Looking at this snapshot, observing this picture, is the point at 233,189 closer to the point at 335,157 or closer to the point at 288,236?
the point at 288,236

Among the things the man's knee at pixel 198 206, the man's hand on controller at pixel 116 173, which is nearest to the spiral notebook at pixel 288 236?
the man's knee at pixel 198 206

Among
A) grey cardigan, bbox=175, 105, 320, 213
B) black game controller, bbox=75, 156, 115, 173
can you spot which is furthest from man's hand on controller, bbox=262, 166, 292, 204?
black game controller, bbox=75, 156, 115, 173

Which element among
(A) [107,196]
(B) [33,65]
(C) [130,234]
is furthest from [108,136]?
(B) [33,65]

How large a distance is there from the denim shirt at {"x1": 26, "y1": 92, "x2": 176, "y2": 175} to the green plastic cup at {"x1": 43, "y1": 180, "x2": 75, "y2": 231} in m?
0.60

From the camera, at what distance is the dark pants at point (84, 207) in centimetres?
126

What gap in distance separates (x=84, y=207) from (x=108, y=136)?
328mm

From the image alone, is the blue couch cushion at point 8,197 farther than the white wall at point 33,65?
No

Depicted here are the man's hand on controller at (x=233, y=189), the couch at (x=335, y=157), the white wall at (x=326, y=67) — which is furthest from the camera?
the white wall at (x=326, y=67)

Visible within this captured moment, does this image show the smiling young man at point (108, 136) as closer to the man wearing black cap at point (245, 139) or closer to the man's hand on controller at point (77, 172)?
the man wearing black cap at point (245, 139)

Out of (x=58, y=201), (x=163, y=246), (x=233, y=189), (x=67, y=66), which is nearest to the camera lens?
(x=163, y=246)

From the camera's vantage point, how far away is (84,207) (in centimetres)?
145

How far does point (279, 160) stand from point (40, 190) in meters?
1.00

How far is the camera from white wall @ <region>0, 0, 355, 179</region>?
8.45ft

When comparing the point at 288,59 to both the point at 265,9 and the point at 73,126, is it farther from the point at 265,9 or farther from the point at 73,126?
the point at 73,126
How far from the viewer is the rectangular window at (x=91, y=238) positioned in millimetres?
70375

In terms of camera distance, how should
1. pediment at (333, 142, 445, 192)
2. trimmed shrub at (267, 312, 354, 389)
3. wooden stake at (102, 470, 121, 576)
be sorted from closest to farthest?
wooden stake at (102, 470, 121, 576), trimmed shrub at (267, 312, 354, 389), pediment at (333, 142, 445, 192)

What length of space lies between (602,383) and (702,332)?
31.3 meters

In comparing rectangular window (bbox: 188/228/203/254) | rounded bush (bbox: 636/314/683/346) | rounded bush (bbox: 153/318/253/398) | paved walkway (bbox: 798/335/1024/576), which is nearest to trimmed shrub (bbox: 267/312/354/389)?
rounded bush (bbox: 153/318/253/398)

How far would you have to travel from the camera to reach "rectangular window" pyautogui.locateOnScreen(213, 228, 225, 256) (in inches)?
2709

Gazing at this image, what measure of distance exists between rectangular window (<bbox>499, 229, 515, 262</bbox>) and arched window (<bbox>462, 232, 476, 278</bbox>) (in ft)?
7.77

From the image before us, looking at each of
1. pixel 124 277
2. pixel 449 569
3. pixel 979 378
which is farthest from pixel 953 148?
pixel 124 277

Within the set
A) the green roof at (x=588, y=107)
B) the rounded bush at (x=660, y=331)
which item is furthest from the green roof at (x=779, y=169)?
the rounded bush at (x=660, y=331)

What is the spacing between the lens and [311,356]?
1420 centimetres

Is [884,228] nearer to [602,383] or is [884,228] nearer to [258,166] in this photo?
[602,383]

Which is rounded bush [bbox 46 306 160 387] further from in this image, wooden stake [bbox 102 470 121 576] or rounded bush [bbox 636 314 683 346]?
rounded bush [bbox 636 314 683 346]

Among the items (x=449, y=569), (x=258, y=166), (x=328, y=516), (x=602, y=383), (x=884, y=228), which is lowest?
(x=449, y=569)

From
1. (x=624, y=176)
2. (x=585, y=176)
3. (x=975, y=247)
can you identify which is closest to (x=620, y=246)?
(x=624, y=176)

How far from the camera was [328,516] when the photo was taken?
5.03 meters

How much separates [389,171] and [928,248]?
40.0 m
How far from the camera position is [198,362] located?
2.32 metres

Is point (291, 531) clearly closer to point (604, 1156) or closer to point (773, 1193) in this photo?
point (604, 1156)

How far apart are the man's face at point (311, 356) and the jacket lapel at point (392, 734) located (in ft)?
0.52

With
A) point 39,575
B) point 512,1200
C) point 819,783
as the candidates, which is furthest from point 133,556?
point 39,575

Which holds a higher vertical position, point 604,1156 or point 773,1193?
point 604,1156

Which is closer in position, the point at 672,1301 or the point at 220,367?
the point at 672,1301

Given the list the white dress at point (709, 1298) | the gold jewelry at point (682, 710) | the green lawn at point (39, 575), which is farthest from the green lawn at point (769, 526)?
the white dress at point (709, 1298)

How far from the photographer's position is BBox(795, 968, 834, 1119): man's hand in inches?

□ □ □ □

• EXERCISE: Reproduce, unchanged, the lines of the data from the line containing "Is point (291, 531)" through the final line of the data, including both of those lines.

• TASK ANSWER:
Is point (291, 531) clearly closer to point (604, 1156) or closer to point (773, 1193) in this photo?
point (604, 1156)

How far apart are the man's face at point (311, 356) and the jacket lapel at point (392, 734) located (in ft)?
0.52

With
A) point 39,575
B) point 512,1200
C) point 819,783
as the candidates, which is furthest from point 133,556?
point 39,575

Which holds a higher vertical position, point 604,1156 or point 773,1193?
point 604,1156

Which is closer in position, the point at 672,1301 or the point at 220,367?
the point at 672,1301

Given the list the white dress at point (709, 1298) | the gold jewelry at point (682, 710) | the green lawn at point (39, 575), which is farthest from the green lawn at point (769, 526)?
the white dress at point (709, 1298)

How far from the photographer's position is BBox(795, 968, 834, 1119): man's hand in inches?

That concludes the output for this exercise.